++++ Page ++++

The Scarlet Pimpernel


In case anyone reading this is not familiar with the story of this first in a whole series of what in the book trade is known as the category romance or romance-adventure novel, The Scarlet Pimpernel is about the double life of an English nobleman. While pretending to be a foppish wastrel, he and a group of eleven other Englishman periodically dash over to France to rescue victims of the Reign of Terror following the French revolution from the guillotine. To lace the adventure with romantic tension, Percy (a.k.a. The Pimpernel) discovers that his French bride may be a spy for Robespierre's terrorists. His pretend wimpishness in the name of his cause, leads to marital estrangement (until the inevitable happy ending).

Here's the one rhyme that made it the Baroness Orczy's popular romantic potboiler into Bartlett's Familiar Quotations:

We seek him here, we seek him there,
Those Frenchies seek him everywhere.
Is he in heaven--is he in hell?
That damned elusive Pimpernel?

We hear about him here, we read about him there,
Those show promoters are hyping him everywhere.
Will Pimpernel go to musical heaven--or show biz hell?


This prompts the following rewrite of that bit of doggerel:

Whether foppish or brave
His performance rates a rave
Will the show have legs or go to show biz hell?
Sills star will shine beyond this Pimpernel.


Besides summing up The Scarlet Pimpernel's major asset -- its very appealing star, Broadway newcomer Douglas Sills -- this rhyme also epitomizes what's right and wrong with this show.

You see, besides making it into Bartlett's, this little couplet has also been developed into the second act's opening number, (surprise! surprise!) "They Seek Him Here" for Percy (a.k.a. Pimpernel) and the English ensemble. This number epitomizes the show's success as a campy romp. With Sill's foppish alter ego leading the way, the English Prince (David Cromwell) and his entourage decked out in some of Jane Greenwood's most amusing costumes milk the little rhyme for all its worth. The number also points to a certain awkwardness in the few attempts at choreographing the show, (by Adam Pelty), to give it a sense of movement and grace and the overall incompatibility of Frank Wildhorn's easy-listening romantic ballads with the camped-up take on the book that director Peter Hunt . seems to have in mind but fails to consistently pursue.

 In spite of its mishmash personality--part earnest romantic adventure with pretensions towards theater as history lesson, the show may well find an audience that will overlook its very lengthy first act and firm ties to a classic of schlock fiction rather than classic fiction (i.e. A Tale of Two Cities which I've always thought would make a dandy, if serious, musical). Also sure to be amongst its boosters are the same critics-be-damned fans who have kept Jekyll and Hyde (our review ) selling tickets at the Plymouth since last April. Wildhorn's music does have a nice beat that at times soars to a level well above its top-40 mediocrity--specifically, "The Creation of Man" by Percy, his men, and the prince of Wales; "Only Love" by Christine Andreas who plays Marguerite.

++++ Extracted records ++++

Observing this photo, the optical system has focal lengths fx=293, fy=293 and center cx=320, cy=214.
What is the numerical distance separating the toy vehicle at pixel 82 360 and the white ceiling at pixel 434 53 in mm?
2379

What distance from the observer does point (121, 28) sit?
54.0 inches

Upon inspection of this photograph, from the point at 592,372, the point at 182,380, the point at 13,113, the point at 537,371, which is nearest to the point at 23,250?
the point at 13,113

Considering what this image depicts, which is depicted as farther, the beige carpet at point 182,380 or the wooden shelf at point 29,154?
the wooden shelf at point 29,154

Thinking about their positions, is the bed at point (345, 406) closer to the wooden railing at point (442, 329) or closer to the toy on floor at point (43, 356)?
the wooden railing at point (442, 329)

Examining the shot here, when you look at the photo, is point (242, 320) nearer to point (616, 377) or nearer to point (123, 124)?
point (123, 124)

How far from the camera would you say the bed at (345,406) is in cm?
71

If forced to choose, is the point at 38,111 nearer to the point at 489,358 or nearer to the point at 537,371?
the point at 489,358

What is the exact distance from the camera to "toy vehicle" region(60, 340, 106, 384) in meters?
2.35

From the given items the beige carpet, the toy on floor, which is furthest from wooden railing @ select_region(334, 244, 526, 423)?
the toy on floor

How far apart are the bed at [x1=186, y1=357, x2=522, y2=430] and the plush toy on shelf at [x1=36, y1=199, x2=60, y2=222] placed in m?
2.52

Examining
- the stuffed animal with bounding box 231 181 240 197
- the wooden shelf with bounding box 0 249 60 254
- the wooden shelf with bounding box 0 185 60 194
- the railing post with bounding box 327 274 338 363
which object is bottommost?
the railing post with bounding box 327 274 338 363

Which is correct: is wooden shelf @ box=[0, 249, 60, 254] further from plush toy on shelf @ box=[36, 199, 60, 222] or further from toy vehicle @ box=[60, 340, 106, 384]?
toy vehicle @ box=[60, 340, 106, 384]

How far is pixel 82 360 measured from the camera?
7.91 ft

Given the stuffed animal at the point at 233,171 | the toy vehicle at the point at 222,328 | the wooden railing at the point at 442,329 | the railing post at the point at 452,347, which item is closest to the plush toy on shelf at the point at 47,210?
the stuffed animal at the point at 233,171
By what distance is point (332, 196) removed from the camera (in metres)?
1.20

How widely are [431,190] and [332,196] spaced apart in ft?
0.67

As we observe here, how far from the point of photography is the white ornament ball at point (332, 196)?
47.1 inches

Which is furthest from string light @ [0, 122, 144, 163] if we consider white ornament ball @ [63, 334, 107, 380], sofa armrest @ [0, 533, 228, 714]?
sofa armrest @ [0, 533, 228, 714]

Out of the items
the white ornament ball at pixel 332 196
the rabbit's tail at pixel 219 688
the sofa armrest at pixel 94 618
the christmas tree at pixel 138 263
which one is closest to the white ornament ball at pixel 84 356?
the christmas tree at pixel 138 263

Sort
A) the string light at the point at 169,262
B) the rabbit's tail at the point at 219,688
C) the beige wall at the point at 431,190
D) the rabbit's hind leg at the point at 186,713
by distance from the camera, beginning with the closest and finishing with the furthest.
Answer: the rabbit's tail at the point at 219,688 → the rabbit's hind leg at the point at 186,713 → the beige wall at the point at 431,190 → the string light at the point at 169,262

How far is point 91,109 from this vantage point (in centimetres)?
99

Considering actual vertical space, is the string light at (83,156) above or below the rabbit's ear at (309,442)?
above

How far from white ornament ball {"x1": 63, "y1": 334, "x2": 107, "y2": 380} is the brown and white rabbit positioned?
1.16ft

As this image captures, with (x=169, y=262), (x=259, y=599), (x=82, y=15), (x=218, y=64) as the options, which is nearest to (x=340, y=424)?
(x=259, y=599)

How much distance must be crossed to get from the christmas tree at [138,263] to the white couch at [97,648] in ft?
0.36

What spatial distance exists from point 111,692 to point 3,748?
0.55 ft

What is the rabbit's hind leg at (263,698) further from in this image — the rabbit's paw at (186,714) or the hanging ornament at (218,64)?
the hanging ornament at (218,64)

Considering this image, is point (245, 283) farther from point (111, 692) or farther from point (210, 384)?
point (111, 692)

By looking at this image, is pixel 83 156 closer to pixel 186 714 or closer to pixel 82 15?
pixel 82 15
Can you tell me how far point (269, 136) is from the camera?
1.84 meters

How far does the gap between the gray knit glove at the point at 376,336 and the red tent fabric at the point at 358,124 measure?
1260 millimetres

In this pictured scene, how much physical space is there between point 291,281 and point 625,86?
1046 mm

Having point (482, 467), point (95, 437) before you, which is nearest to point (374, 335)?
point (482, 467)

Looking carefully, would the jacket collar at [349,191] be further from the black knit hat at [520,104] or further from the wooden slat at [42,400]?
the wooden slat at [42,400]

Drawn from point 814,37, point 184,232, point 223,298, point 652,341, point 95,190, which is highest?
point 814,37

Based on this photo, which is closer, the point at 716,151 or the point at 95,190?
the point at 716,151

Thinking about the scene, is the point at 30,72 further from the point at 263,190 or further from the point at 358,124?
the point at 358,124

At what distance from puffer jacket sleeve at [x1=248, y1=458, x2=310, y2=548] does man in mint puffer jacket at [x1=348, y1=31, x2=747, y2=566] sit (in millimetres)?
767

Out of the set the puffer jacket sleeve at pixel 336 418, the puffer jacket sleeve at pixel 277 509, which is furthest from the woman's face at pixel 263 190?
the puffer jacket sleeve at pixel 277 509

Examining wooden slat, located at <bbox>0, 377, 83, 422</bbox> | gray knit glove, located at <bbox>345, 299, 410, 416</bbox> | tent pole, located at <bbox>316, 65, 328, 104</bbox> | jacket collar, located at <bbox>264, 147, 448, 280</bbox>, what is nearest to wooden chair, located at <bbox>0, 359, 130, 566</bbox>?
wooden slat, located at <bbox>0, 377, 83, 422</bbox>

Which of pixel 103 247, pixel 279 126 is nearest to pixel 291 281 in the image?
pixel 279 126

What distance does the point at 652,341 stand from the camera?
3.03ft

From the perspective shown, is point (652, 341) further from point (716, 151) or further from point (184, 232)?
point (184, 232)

++++

[Exercise set]
(a) Name each person the Scarlet Pimpernel review credits as part of the Broadway production, along with the role or job it gives them.
(b) Write the next part of the Scarlet Pimpernel review, starting right after its final sentence.

[Answers provided]
(a)
- Douglas Sills: the star, playing Percy (the Pimpernel)
- David Cromwell: the English Prince
- Jane Greenwood: costumes
- Adam Pelty: choreography
- Frank Wildhorn: music
- Peter Hunt: director
- Christine Andreas: Marguerite

(b)
 To add to the musical's stronger elements, audiences are certainly getting a show that bears all the lavish details of a megabucks production: To get things rolling there are two chandeliers that rise as the show opens (a reverse of the descending chandelier at the Metropolitan Opera). The scene shifts from Paris to England and back. Sets pop up seemingly out of nowhere -- like the bookcases that rise to create Percy's study and war room which in turn cleverly metamorphoses into a sailing vessel that docks in Paris with the aristocrats appropriately transformed into ordinary Parisian citizens. At the end we practically feel ourselves in the carriage with Marguerite and her brother (Giles Chiasson) speeding away from the bloodthirsty revolutionary Chauvelin (Terrence Mann). And of course, there's the sword play dashingly executed by Sills and Mann ( directed by Rick Sordelet).

If only there were more of it! Perhaps a scene actually showing Chauvelin and a masked Percy in a derring-do rescue would not only liven up some of the dead spots, but stir the capable Mann out of his at times trance-like performance.

To end on a final quibble. With all the money lavished on this musical, it seems to me that it should have had a language as well as a fight supervisor. Such a supervisor could have addressed the somewhat strange lack of French accents by the French characters (Marguerite excepted--and there only when she speaks and not when she sings).

See the end of the production notes for some background notes on the book that inspired the musical.

THE SCARLET PIMPERNEL
Based on the novel by Baroness Orczy
Book and lyrics by Nan Knighton 
Music by Frank Wildhorn 
Directed by Peter Hunt 
Starring: Douglas Sills, Terence Mann, Christine Andreas 
With Gilles Chiasson, Elizabeth Ward, David Cromwell and others 
Minskoff, 1515 Broadway (at 44th-45th Sts (307-4100).  Set Design: Andrew Jacknesss
Costumes: Jane Greenwood
Lighting: Natasha Katz
Sound: Karl Richardson
Musical Director, Vocal Arrangements: Ron Melrose
Special Effects: Jim Steinmeyer
Fight Director: Rick Sordelet

Performances begin 10/07/97; opens 11/09/97 
Reviewed by Elyse Sommer 11/14 


Some Background Notes on the Novel that Inspired the Musical
Unlike Victor Hugo's Les Miserables which is on many high school reading lists, The Scarlet Pimpernel is not quite in that novel's great classics category. That's not to say it isn't a good read which understandably inspired seven movie adaptations and now, at long last, a musical. Here to put you in the mood for that event, some more facts about the history of this historic saga of the Reign of Terror that followed the French Revolution.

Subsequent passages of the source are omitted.